## Study text
________________________________________

NEW RESOURCES
University College London: Students develop software to revolutionise computer use for millions. “The software could revolutionise the way that millions of people use computers by allowing those with mobility issues to easily interact with their PCs without the need to buy adapted computers and use pointer devices. It has already been endorsed by charities including the International Alliance of ALS/MND Associations, which supports people with Motor Neurone Disease (MND) around the world and is making a positive impact on people’s daily lives.” And it’s free for individual users.
TWEAKS AND UPDATES
Search Engine Roundtable: DuckDuckGo On The Decline In 2022. “Looks like DuckDuckGo, the privacy focused search engine, is on the decline. In January 2021 it broke the 100 million searches per day mark but since April 2022 of this year, it has dipped below that mark each month. I plotted the average queries per day by month from DuckDuckGo’s traffic numbers and you can see, the big dip started to happen in March 2022 with April for the first time going below the 100 million mark since 2021.” When I saw they were allowing Microsoft trackers I DuckDuckWent.
USEFUL STUFF
Smashing Magazine: Adding Search To Your Site In 15 Minutes. “Do you need search for your site, but haven’t found the time to add it? Within 15 minutes, Leonardo Losoviz explains how you can add a super powerful search that also looks super good. In this article, you’ll learn how to go from 0 to 100 with search.”
AROUND THE INTERNET WORLD
NBC News: How one young history buff is preserving the Gullah Geechee community on TikTok . “The Gullah Geechee people make up one of the oldest and most extraordinary communities in the United States. But if you’ve never heard of them, it might be because their history is often sifted out of textbooks, and the longevity of their culture is now in danger. This distinctly African American community began on the eastern coastal islands — spanning from Florida all the way up to North Carolina in the 1600s. Slaves, mostly from West Africa, lived in complete isolation from the continental United States, separated by rivers, swamps and waterways that weren’t easy to cross.”
Times of India: E-archive To Collate Data On Ancient, Colonial Indian Laws For Easy Access And Awareness. “To make sources of legal history easily available to scholars, lawyers and judges, and to raise awareness among present and future generations about ancient and medieval Indian laws, the Centre for Studies In Legal History of the West Bengal National University of Juridical Sciences (WBNUJS), Kolkata, will establish an electronic archive on legal history comprising ancient, medieval and colonial Indian laws up to 1947 that are still being used in the country.”

________________________________________

## Dataset records
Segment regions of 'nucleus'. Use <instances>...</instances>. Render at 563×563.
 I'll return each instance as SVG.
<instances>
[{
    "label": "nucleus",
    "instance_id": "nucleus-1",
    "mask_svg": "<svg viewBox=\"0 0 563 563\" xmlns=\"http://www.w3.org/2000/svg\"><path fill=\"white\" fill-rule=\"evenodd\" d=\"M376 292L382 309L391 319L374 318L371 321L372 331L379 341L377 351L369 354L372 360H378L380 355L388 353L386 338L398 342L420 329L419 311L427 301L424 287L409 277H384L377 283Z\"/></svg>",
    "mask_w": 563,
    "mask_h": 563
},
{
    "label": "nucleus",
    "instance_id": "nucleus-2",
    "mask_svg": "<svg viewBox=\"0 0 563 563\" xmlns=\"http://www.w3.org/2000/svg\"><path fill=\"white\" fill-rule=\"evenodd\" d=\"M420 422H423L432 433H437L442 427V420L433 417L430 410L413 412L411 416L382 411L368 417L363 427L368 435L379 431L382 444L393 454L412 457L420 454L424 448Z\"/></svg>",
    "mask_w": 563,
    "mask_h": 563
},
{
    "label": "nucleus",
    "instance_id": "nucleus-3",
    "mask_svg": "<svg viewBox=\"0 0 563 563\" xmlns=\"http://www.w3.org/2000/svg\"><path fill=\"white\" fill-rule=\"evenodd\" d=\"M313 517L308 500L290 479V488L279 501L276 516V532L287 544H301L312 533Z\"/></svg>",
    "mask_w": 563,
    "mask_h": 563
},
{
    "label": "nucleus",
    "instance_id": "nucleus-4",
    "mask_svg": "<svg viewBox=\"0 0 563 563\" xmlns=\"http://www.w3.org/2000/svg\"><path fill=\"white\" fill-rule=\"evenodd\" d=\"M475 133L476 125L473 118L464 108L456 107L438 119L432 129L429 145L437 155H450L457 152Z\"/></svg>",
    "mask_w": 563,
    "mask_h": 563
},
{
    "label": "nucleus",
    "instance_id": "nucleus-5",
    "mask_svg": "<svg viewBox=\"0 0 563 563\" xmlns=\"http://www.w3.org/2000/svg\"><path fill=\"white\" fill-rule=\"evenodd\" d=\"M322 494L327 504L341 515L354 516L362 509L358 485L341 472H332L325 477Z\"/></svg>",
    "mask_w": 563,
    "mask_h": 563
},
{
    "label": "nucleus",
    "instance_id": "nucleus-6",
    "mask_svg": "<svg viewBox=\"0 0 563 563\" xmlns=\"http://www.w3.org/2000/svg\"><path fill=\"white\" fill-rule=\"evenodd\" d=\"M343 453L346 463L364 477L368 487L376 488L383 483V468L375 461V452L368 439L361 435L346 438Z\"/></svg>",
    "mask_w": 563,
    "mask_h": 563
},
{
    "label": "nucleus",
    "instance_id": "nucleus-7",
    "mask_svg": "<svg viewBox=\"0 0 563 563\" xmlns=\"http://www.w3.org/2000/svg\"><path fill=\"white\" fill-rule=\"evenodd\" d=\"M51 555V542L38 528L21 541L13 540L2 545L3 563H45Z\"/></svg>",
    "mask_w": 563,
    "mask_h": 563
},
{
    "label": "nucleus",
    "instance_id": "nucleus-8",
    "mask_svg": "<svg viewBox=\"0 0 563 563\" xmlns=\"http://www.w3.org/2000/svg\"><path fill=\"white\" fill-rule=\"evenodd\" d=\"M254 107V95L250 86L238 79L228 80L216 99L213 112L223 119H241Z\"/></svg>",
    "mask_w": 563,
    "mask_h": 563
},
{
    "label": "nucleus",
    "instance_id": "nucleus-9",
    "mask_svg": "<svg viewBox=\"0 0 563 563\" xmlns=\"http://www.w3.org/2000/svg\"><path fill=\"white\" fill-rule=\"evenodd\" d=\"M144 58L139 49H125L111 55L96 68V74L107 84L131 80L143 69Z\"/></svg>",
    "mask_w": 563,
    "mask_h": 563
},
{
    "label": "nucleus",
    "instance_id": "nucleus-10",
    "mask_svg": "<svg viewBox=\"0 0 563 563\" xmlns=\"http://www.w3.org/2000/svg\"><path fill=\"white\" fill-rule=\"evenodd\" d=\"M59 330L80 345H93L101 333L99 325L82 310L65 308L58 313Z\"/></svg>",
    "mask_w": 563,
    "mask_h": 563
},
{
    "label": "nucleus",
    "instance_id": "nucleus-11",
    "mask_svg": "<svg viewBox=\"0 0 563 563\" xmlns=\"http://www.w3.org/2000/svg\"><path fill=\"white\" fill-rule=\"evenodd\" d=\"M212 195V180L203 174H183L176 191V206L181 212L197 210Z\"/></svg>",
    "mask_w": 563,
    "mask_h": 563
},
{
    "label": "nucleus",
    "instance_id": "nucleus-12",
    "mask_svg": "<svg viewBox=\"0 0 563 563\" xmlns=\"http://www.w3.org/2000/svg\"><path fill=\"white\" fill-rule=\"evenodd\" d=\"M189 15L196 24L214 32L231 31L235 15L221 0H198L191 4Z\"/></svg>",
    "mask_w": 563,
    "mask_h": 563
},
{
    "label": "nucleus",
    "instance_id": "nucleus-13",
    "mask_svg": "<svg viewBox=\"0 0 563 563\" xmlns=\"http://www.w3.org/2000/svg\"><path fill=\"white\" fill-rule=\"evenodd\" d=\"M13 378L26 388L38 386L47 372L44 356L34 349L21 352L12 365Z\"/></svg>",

________________________________________

## Assignment
List each source the roundup names at the start of an entry, before the colon. The data comes from a separate source, unrelated to the roundup.

## Result of the exercise
University College London, Search Engine Roundtable, Smashing Magazine, NBC News, Times of India